Voici la description du jeu :

Wing en ludii

Le jeu Wing peut durer longtemps car il est possible d’avoir des cycles (typiquement Sud transfère une graine de la case 3 vers la case 4 -vide- puis Nord transfère la graine de la case 4 vers la case 3, vidée entre-temps etc). Pour que le jeu ne dure pas trop longtemps, on propose de rajouter une règle garantissant la finitude du jeu : il est interdit de faire un coup qui ramène à une situation déjà visitée au cours du jeu. Cela donne ce script :

(game "Wing" 
    (players 2) 
    (equipment { 
        (board (rectangle 1 8)
            {
            (track "Track1" "0,E" P1 directed:True)
            (track "Track2" "7,W" P2 directed:True)
            }
            use: Vertex
        )
        (regions P1 (sites Board))      // P1 home
        (regions P2 (sites Board))      // P2 home
        (piece "Seed" Shared)
        (hand Each)
    }) 
    
    (rules 
        (start (place Random {"Seed"}  count:5))        
        (play 
            (move Select 
                (from 
                    (sites Mover) 
                    if:(
                        (and
                            {
                            (is Occupied (from))
                            (!= Off (trackSite Move Mover steps:(size Stack at:(from))))
                            }
                        )
                    )

DONNÉES FOURNIES:
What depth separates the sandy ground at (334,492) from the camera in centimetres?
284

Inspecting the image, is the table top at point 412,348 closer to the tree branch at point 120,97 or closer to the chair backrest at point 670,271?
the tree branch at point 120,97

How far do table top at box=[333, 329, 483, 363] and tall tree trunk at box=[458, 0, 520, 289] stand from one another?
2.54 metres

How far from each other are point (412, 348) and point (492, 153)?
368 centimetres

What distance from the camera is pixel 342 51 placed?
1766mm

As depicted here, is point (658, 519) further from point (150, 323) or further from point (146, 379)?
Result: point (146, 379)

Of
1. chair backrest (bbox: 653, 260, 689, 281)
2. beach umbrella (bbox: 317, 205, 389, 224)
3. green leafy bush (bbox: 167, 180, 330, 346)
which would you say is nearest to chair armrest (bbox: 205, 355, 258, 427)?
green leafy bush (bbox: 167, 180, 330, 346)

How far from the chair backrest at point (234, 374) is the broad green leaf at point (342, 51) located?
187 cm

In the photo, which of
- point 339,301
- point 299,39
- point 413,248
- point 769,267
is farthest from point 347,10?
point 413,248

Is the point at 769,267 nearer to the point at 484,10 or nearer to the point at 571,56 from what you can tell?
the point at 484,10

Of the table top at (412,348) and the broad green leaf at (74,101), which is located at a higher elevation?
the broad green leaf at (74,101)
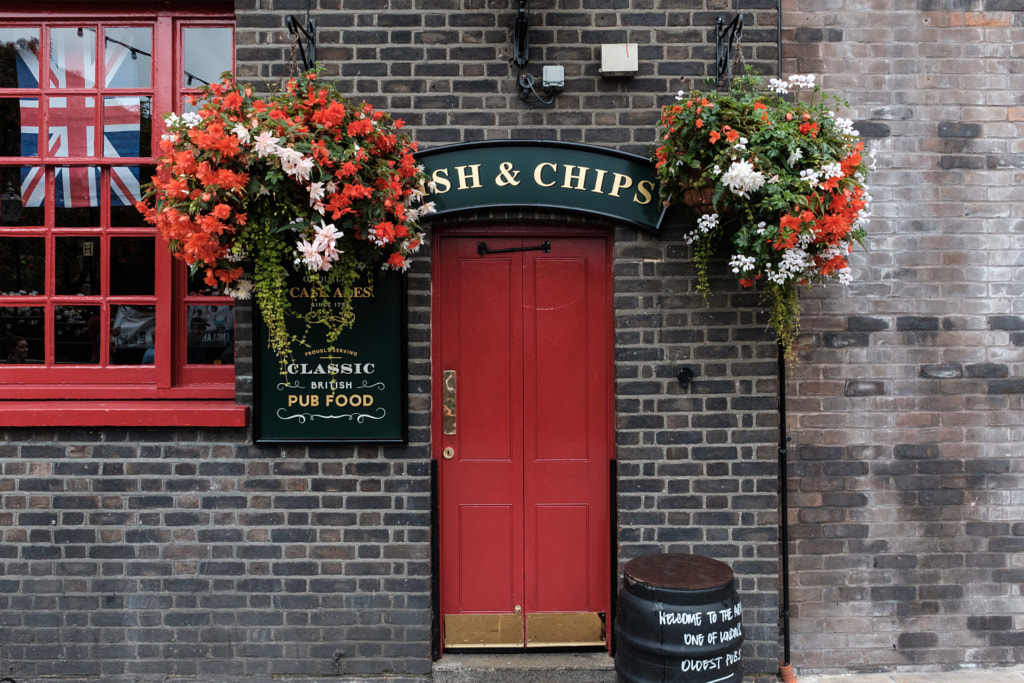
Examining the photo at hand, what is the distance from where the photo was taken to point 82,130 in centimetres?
421

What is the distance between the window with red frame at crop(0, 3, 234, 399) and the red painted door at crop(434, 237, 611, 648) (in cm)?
147

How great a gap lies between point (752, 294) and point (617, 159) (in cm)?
111

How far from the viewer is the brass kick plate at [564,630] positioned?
13.5 ft

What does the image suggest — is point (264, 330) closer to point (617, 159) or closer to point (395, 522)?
point (395, 522)

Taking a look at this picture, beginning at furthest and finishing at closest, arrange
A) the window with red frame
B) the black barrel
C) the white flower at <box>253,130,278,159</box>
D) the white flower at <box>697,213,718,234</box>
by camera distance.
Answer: the window with red frame → the white flower at <box>697,213,718,234</box> → the white flower at <box>253,130,278,159</box> → the black barrel

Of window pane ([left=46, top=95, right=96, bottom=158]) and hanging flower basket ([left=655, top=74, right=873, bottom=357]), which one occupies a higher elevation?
window pane ([left=46, top=95, right=96, bottom=158])

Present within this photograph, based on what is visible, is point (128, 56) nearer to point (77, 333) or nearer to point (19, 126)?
point (19, 126)

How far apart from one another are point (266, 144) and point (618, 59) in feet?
6.73

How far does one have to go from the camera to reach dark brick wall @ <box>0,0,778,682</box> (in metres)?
3.93

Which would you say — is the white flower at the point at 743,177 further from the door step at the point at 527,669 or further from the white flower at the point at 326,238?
the door step at the point at 527,669

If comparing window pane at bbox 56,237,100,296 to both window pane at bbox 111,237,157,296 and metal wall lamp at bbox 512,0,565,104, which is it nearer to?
window pane at bbox 111,237,157,296

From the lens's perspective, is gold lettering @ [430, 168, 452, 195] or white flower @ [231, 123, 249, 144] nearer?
white flower @ [231, 123, 249, 144]

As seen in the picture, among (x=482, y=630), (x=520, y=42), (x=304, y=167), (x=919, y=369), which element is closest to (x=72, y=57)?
(x=304, y=167)

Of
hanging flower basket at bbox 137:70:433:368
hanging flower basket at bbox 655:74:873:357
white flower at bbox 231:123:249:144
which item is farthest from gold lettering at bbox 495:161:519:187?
white flower at bbox 231:123:249:144
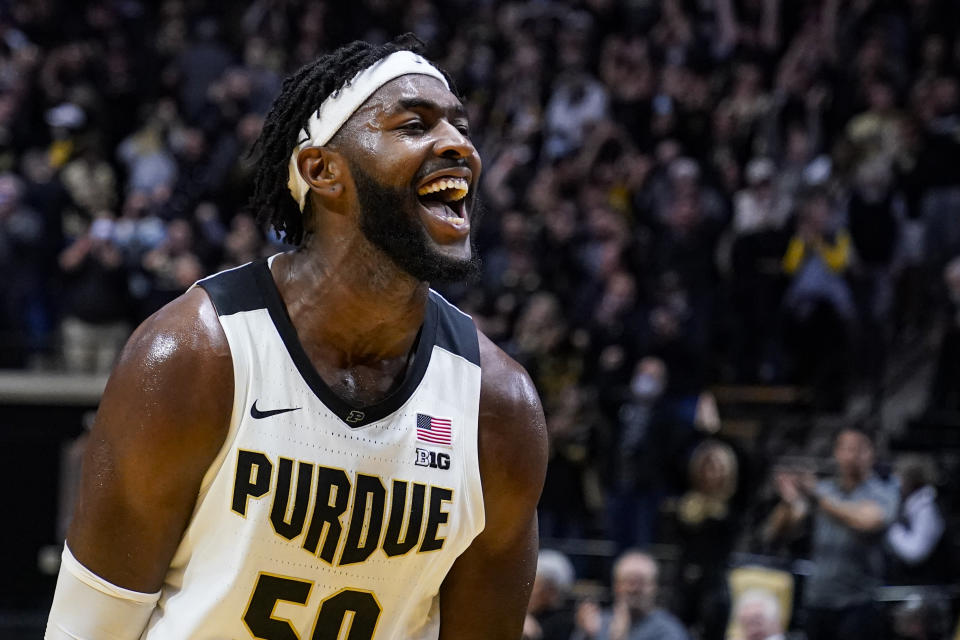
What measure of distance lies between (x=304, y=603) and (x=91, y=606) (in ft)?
1.30

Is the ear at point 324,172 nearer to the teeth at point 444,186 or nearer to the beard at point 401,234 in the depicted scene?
the beard at point 401,234

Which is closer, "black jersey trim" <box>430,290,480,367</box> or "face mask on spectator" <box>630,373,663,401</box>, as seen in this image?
"black jersey trim" <box>430,290,480,367</box>

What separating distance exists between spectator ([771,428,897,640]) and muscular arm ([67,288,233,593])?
5.22 m

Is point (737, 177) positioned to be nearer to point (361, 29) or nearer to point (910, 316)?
point (910, 316)

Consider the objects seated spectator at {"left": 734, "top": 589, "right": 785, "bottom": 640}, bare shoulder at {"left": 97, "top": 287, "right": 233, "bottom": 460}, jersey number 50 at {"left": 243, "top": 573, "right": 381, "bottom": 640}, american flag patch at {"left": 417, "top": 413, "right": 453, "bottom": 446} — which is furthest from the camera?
seated spectator at {"left": 734, "top": 589, "right": 785, "bottom": 640}

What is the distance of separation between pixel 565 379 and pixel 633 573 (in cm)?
306

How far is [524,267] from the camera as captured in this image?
10.7m

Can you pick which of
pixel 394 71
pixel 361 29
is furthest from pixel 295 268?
pixel 361 29

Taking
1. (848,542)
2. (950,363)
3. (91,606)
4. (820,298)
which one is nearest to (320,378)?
(91,606)

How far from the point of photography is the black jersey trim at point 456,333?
2.91 m

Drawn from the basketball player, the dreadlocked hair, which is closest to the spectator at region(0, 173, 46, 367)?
Result: the dreadlocked hair

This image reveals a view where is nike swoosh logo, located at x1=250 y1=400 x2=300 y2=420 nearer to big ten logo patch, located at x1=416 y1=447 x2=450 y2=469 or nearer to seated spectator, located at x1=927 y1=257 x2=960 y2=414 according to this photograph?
big ten logo patch, located at x1=416 y1=447 x2=450 y2=469

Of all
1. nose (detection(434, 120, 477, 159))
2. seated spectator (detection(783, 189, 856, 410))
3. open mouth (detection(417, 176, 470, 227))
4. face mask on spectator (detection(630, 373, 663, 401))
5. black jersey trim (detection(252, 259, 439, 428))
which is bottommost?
black jersey trim (detection(252, 259, 439, 428))

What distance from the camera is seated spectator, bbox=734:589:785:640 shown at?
21.4 ft
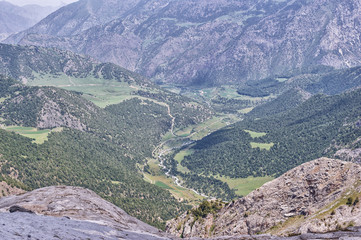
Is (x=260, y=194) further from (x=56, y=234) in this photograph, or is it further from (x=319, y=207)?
(x=56, y=234)

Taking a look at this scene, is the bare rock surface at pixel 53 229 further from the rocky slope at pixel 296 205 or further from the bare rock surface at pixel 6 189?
the bare rock surface at pixel 6 189

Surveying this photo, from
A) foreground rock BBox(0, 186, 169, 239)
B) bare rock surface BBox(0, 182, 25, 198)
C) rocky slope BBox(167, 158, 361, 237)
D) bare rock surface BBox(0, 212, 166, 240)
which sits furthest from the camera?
bare rock surface BBox(0, 182, 25, 198)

TRAVAIL DEMANDÉ:
(1) D'après l'extrait sur le jeu Wing, quelle règle est ajoutée pour garantir que la partie se termine ?
(2) Recopiez le passage de l'extrait sur le jeu Wing qui commence aux mots « Voici la description » et s'arrête après les mots « (players 2) ».

SOLUTIONS PROPOSÉES:
(1) Il est interdit de faire un coup qui ramène à une situation déjà visitée au cours du jeu.

(2)
Voici la description du jeu :

Wing en ludii

Le jeu Wing peut durer longtemps car il est possible d’avoir des cycles (typiquement Sud transfère une graine de la case 3 vers la case 4 -vide- puis Nord transfère la graine de la case 4 vers la case 3, vidée entre-temps etc). Pour que le jeu ne dure pas trop longtemps, on propose de rajouter une règle garantissant la finitude du jeu : il est interdit de faire un coup qui ramène à une situation déjà visitée au cours du jeu. Cela donne ce script :

(game "Wing" 
    (players 2)